BANGKOK (AP) — Thanin Kraivichien, an anti-communist judge who became Thailand’s prime minister after a 1976 military coup but was ousted by another coup a year later because of his hard-line policies, has died at age 97, his family announced.
A notice dated Sunday and posted online by his family did not give a cause of death for Thanin, who served as Thailand’s 14th prime minister after his 1976 appointment by the late King Bhumibol Adulyadej,
Just two months after being ousted as prime minister in 1977, the king appointed Thanin to his advisory Privy Council, where he served for almost 40 years.
The current prime minister, Paetongtarn Shinawatra, posted condolences on the X social network, calling him a notable figure.
Thanin had become prime minister after a tumultuous three-year period of liberal democracy that followed decades of military rule. The social conflicts that surfaced under democracy and the communist takeover of Thailand’s three eastern neighbors — Vietnam, Laos and Cambodia — destabilized the country and set the stage for a right-wing comeback.
On Oct. 6, 1976, right-wing vigilantes assisted by security forces besieged Bangkok’s Thammasat University where an anti-dictatorship protest was being held. Guns and grenades were fired into the campus and students lynched by the mob. The official death toll was 46 but many scholars believed it was more than 100.
The violence served as an excuse for the army to seize power, and two days later Thanin, a Supreme Court judge and staunch royalist, was appointed prime minister by the new ruling junta, on the advice of the king.
“Although Thanin had not previously taken part in politics nor had he ever held a Cabinet post, he quickly asserted himself forcefully," according to Thailand: A Country Study, compiled by American University as a U.S. Government publication.
“Ironically, it turned out that this man, a civilian and a lawyer, was more authoritarian and repressive than any of his military predecessors," the late historian David Wyatt wrote in his “Thailand: A Short History."

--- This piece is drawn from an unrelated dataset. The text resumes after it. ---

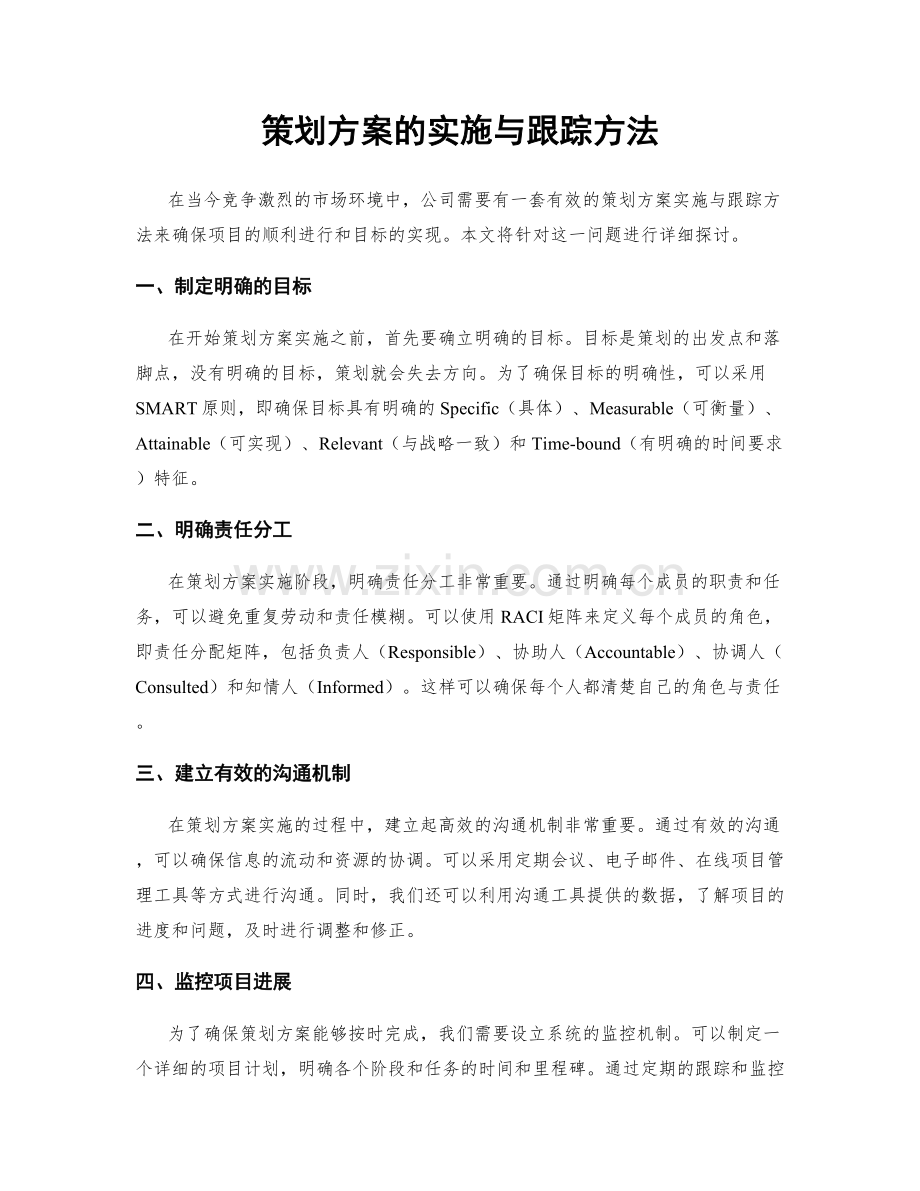 策划方案的实施与跟踪方法.docx_第1页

“Rigid censorship was imposed, labor unions silenced, the ranks of bureaucrats and teachers purged of dissidents and required to undergo anticommunist indoctrination.”

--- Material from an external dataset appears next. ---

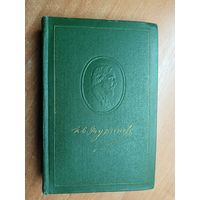 Иван Тургенев "Собрание сочинений в двенадцати томах" Том 4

Thanin proposed that at least 12 years of political education would be needed until full democracy could be restored, a headline-grabbing timeline that dismayed many Thais, including those in the military who believed that his anti-communist crusade was actually strengthening support for the jungle-based Communist Party of Thailand and its guerrillas.
In retrospect, he has been given credit for attacking the drug trade and corruption, two longtime scourges of Thai society, as well as appointing Thailand's first female Cabinet members.
On October 20, 1977, the same generals who staged the 1976 coup ousted Thanin from office.
The country study said the official explanation was that Thanin's authoritarian regime had led to disunity in the government, economic deterioration, delay in the democratic transition and popular discontent. There was evidence, however, that Thanin's tough actions against corruption undercut his support from powerful figures both in the government and outside.
Thanin was born in Bangkok on April 5, 1927, the son of a major pawnshop owner. He received a law degree from Thammasat University in 1948 and then studied law in London, where he was admitted to the Bar in 1953. While in England he met his Danish wife, Karen Andersen. She died in 1995.